And optimum number of turns

Substituting the flying energy consumption optimization formulas (8a), (8b) and (8c)) of the unmanned aerial vehicle in the mode 1 to determine the optimal flying radius of the unmanned aerial vehicle in the mode 1

And optimum running speed

The method specifically comprises the following steps: optimizing flight radius of unmanned plane in mode 1

Optimum airspeed in mode 2

And optimal flight radius in mode 3

And time of flight

Substituting the information bit number calculation formula (19) for solving to obtain the information bit number received by the unmanned aerial vehicle in the mode 1 calculation

Wherein

And

calculated according to the equations (17) and (18), respectively.

Number of information bits received with the drone in mode 1

The specific formula of the difference value is as follows:

wherein, the delta Q is a difference value,

the number of information bits received is calculated for the drone in mode 1,

the number of information bits received by the drone in mode 1.

Step S8 specifically includes:

step S81: according to

Determining the optimal flight time of the unmanned aerial vehicle in the mode 1 by n-1, 2 and …; wherein the content of the first and second substances,

for the optimal flight duration of the drone in mode 1,

the optimal flight radius of the unmanned aerial vehicle in the mode 1 is obtained, the optimal flight speed of the unmanned aerial vehicle in the mode 1 is obtained, and n is the number of flying turns of the unmanned aerial vehicle above the source node according to the mode 1.

Step S82: according to

Determining optimal flight duration of unmanned aerial vehicle flight in mode 2

Wherein the content of the first and second substances,

for the optimal flight duration of the drone in mode 2,

for the optimal flight radius of the drone in mode 1,

for the optimal flight radius of the drone in mode 3, L is the horizontal distance between the source node S and the destination node D,

the optimal flying speed of the unmanned plane in the mode 2 is obtained.

Step S83: determining the optimal flight time of the unmanned aerial vehicle in the mode 3 according to the formula (18)

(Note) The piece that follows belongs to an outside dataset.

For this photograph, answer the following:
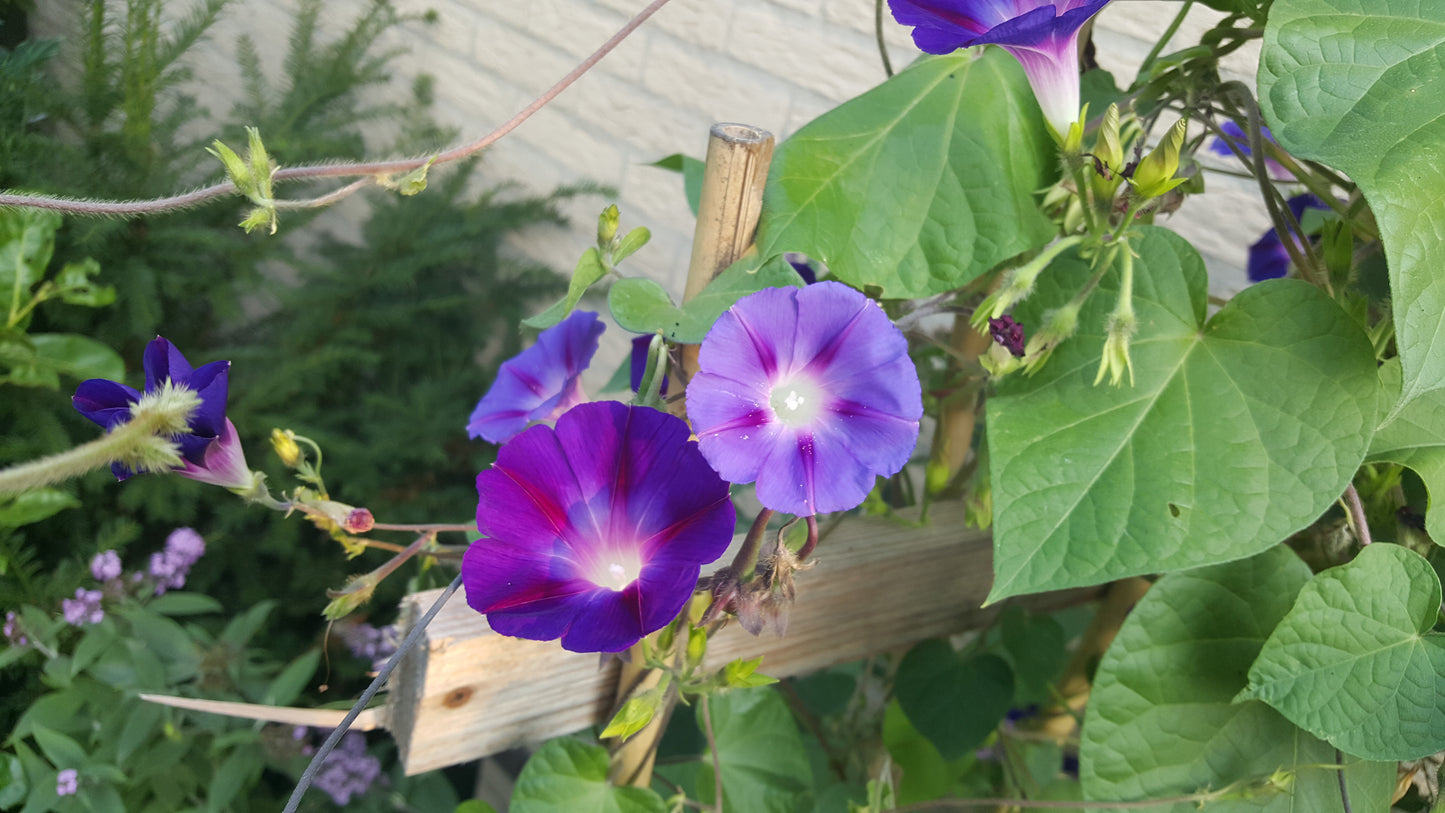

Step S84: determining the optimal flying speed of the unmanned aerial vehicle flying in the mode 2 according to the formula (17)

Step S85: order to

Step S86: outputting optimal flight parameters so as to control the unmanned aerial vehicle to fly according to the optimal flight parameters; the optimal flight parameters include: optimal flight radius of unmanned aerial vehicle in mode 1

Optimum flying speed

Optimum duration of flight

And optimum flying speed

And optimal flight duration

Optimal flying speed of unmanned aerial vehicle flying in mode 2

And optimal flight duration

It should be noted that: the optimal number of flying turns of the unmanned aerial vehicle in the mode 1 is determined

When the value is in the formula (15)

Two different values are likely to exist, so that two situations are needed to be distinguished according to two different values

Value calculation of all optimal flight parameters under each condition, and final calculation of the two types of flight parameters

Comparing the total flying energy consumption of the unmanned aerial vehicle obtained according to the value condition, wherein the optimal flying energy consumption is obtained when the energy consumption is small

Value, which corresponds to

The optimal solution of the problem (8), namely the optimal solution of the unmanned aerial vehicle flight speed and flight trajectory joint optimization problem.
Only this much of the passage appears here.